*Instructions to follow*. Add -126 to every distance figure in the answers of the part that opens with the line containing "What is the total distance separating" and runs through the end of the rows. Give those lines again, requests included.
──────── Data for processing
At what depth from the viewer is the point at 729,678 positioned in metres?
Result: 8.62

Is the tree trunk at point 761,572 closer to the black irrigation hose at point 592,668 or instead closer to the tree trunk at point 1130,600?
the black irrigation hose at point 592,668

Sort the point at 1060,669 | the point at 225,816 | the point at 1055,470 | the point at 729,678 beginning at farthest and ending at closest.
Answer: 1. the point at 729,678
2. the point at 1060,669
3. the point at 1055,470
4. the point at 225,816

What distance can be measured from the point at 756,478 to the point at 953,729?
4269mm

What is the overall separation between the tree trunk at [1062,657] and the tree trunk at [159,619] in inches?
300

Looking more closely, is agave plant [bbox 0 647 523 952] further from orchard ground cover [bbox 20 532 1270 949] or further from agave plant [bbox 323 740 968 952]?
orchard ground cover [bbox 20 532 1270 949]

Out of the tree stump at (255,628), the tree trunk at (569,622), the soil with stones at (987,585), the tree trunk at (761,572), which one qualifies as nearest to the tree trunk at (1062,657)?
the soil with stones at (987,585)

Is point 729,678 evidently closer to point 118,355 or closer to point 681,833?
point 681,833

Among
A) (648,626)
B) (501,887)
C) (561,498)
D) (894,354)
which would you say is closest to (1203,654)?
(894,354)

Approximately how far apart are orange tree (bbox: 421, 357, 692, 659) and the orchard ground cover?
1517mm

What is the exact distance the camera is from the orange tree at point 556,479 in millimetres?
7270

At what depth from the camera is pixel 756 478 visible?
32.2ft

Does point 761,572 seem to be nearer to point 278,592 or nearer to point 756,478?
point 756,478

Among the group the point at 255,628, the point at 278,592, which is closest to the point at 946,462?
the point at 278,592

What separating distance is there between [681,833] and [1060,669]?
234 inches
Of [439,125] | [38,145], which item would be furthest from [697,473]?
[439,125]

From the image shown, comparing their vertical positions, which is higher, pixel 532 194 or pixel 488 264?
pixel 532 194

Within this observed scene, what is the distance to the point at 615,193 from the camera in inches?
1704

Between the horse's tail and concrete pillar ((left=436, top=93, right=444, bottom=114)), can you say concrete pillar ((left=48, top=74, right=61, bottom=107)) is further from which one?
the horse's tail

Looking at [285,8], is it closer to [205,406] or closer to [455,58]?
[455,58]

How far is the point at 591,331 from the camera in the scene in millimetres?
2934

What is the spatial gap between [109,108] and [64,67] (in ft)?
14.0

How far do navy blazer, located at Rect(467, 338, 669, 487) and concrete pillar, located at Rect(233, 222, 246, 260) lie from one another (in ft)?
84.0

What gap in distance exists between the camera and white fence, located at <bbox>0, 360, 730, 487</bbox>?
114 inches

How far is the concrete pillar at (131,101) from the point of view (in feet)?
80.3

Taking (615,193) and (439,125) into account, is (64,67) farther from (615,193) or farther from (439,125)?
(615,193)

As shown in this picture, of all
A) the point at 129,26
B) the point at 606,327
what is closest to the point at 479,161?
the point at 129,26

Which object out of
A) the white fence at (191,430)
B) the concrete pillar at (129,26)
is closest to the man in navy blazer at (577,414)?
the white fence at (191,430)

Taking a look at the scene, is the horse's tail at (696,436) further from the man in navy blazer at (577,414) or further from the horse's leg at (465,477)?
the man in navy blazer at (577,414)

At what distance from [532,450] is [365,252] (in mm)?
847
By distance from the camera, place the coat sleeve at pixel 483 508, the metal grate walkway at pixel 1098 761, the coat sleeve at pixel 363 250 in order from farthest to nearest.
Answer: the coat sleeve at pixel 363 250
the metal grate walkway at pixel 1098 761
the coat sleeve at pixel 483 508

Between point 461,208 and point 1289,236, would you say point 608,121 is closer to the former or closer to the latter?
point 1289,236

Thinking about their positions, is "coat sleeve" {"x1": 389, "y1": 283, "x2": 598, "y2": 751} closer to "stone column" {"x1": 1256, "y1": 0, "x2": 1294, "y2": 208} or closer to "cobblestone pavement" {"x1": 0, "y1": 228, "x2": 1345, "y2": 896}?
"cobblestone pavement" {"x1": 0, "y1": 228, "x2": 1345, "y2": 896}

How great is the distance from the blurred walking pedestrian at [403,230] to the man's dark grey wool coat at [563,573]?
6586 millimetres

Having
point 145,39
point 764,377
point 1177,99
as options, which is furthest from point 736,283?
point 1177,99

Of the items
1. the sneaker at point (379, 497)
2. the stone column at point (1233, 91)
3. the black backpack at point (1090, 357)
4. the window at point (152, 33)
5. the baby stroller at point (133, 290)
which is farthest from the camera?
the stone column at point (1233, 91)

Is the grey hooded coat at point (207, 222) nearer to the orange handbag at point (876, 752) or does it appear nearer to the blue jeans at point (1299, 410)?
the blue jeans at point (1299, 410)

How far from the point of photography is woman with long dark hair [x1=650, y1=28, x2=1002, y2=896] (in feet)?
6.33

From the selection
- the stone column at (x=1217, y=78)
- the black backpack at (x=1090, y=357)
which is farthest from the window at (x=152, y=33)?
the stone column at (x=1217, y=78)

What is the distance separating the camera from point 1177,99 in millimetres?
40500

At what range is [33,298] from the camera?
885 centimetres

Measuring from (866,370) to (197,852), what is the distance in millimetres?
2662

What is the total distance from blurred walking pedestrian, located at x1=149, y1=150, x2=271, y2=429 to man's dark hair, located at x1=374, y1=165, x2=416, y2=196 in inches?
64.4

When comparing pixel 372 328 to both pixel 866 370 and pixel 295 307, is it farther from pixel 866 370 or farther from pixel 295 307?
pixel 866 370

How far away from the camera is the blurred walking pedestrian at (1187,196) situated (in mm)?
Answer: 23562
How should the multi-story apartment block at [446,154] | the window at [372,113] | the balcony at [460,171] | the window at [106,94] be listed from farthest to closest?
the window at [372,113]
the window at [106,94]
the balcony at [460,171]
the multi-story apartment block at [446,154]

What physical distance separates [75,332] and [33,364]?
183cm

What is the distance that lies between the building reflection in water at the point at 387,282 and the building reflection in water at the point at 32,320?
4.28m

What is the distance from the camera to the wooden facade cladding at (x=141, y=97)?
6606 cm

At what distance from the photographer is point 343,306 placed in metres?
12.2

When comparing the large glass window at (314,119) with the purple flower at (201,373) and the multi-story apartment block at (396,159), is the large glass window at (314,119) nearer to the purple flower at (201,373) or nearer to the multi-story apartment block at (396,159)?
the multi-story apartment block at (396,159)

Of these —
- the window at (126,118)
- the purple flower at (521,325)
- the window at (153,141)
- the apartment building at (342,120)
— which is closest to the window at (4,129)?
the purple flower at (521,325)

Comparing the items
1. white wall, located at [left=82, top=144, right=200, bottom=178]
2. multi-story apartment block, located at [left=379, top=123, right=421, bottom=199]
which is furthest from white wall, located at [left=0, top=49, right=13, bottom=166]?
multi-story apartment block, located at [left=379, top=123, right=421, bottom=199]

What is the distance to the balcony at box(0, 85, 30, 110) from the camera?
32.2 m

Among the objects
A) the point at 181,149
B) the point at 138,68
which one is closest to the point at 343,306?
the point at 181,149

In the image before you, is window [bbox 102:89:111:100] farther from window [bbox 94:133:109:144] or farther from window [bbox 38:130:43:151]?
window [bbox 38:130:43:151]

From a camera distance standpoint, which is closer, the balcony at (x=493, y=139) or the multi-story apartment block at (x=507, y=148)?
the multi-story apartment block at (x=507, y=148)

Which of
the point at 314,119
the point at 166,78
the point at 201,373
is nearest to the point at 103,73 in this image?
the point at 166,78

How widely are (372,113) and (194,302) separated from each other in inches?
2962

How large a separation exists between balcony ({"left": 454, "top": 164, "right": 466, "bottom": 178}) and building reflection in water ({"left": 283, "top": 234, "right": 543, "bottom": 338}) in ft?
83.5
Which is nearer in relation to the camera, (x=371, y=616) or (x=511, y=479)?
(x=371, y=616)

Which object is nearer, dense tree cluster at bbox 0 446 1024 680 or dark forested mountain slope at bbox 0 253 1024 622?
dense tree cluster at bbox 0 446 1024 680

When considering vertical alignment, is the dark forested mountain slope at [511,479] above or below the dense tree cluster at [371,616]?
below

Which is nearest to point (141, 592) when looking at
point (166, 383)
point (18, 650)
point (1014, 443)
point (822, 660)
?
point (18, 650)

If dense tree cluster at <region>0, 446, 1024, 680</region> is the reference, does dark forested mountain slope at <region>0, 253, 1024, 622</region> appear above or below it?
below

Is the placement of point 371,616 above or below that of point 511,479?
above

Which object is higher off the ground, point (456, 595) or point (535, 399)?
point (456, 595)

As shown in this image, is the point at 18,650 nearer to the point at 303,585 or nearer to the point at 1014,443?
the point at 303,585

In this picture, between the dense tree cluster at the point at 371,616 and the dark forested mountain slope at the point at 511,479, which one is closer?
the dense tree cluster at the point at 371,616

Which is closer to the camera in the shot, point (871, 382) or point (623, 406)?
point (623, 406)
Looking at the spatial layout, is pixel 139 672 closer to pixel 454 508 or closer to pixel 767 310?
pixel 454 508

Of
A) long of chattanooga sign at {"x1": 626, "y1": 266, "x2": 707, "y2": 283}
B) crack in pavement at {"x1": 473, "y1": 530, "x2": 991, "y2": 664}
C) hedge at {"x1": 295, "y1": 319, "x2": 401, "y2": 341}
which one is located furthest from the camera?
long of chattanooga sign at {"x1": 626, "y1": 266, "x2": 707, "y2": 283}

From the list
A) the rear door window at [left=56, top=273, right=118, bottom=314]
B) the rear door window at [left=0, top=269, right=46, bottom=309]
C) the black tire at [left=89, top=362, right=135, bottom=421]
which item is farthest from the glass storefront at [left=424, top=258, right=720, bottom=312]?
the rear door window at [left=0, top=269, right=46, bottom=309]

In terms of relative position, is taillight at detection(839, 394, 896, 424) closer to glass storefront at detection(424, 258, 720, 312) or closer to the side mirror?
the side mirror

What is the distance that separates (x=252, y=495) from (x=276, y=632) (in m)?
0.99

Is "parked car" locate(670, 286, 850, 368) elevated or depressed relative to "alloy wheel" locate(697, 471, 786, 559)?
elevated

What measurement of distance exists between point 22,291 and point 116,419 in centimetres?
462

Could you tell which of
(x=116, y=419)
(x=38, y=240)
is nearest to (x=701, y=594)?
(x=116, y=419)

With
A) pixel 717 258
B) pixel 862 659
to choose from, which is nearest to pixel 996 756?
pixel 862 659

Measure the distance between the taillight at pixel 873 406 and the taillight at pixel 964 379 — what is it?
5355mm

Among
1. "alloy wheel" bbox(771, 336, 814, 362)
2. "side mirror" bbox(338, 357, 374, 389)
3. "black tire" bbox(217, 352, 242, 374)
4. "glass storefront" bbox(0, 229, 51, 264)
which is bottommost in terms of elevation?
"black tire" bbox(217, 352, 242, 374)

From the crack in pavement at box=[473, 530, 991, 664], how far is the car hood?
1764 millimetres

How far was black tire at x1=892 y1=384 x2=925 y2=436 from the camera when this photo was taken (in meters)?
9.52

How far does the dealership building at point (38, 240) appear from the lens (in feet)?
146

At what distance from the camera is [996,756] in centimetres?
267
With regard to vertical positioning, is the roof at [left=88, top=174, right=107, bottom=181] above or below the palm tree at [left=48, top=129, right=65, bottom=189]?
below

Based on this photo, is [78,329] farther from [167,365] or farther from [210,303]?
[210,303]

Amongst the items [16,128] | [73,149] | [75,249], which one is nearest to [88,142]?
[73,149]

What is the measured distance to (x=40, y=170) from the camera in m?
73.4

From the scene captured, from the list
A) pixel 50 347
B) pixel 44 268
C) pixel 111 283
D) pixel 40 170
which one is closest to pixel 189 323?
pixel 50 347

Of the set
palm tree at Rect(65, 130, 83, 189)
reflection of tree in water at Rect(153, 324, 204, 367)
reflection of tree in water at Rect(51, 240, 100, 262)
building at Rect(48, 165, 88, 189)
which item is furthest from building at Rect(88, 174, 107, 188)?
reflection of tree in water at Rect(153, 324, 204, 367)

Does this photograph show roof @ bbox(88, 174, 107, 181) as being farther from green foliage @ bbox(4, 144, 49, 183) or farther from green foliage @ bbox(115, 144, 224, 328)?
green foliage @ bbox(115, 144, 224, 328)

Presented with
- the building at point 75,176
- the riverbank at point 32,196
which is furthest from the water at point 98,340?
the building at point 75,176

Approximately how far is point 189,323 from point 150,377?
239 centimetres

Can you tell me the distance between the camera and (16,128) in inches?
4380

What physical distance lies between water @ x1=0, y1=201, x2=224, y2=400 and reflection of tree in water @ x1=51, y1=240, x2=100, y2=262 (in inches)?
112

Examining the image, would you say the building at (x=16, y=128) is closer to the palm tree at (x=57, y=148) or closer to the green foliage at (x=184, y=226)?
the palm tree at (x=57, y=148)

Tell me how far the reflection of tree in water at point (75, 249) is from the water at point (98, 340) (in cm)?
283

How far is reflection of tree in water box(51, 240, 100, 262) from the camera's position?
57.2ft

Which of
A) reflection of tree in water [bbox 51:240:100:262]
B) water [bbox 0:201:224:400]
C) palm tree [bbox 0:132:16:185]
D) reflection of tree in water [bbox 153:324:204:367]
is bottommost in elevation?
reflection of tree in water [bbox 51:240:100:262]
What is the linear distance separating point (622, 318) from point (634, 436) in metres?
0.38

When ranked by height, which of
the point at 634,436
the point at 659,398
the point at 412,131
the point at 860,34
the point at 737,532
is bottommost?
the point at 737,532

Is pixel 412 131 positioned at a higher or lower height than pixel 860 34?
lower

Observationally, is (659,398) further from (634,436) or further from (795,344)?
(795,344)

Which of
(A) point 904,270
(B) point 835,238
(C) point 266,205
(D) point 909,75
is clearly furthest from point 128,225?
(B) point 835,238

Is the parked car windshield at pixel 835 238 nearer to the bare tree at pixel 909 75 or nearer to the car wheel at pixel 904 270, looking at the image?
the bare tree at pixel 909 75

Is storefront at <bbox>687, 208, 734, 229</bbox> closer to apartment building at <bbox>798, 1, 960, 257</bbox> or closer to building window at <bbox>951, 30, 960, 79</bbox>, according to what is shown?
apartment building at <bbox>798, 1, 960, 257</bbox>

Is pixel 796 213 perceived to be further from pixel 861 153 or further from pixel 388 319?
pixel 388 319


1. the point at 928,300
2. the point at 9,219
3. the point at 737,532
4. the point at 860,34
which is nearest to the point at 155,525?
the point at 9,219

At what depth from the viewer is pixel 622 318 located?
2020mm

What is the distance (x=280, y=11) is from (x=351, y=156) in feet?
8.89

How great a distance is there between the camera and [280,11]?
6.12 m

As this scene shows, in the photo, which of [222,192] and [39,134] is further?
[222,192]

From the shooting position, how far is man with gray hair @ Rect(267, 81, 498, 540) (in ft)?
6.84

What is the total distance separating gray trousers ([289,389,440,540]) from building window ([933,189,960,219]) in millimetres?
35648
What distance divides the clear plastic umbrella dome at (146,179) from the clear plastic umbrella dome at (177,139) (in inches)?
────────────────
*Written solution*.
What is the total distance separating gray trousers ([289,389,440,540]) from building window ([933,189,960,219]) in millimetres?
35522
What distance divides the clear plastic umbrella dome at (146,179) from the clear plastic umbrella dome at (177,139) (in inches)?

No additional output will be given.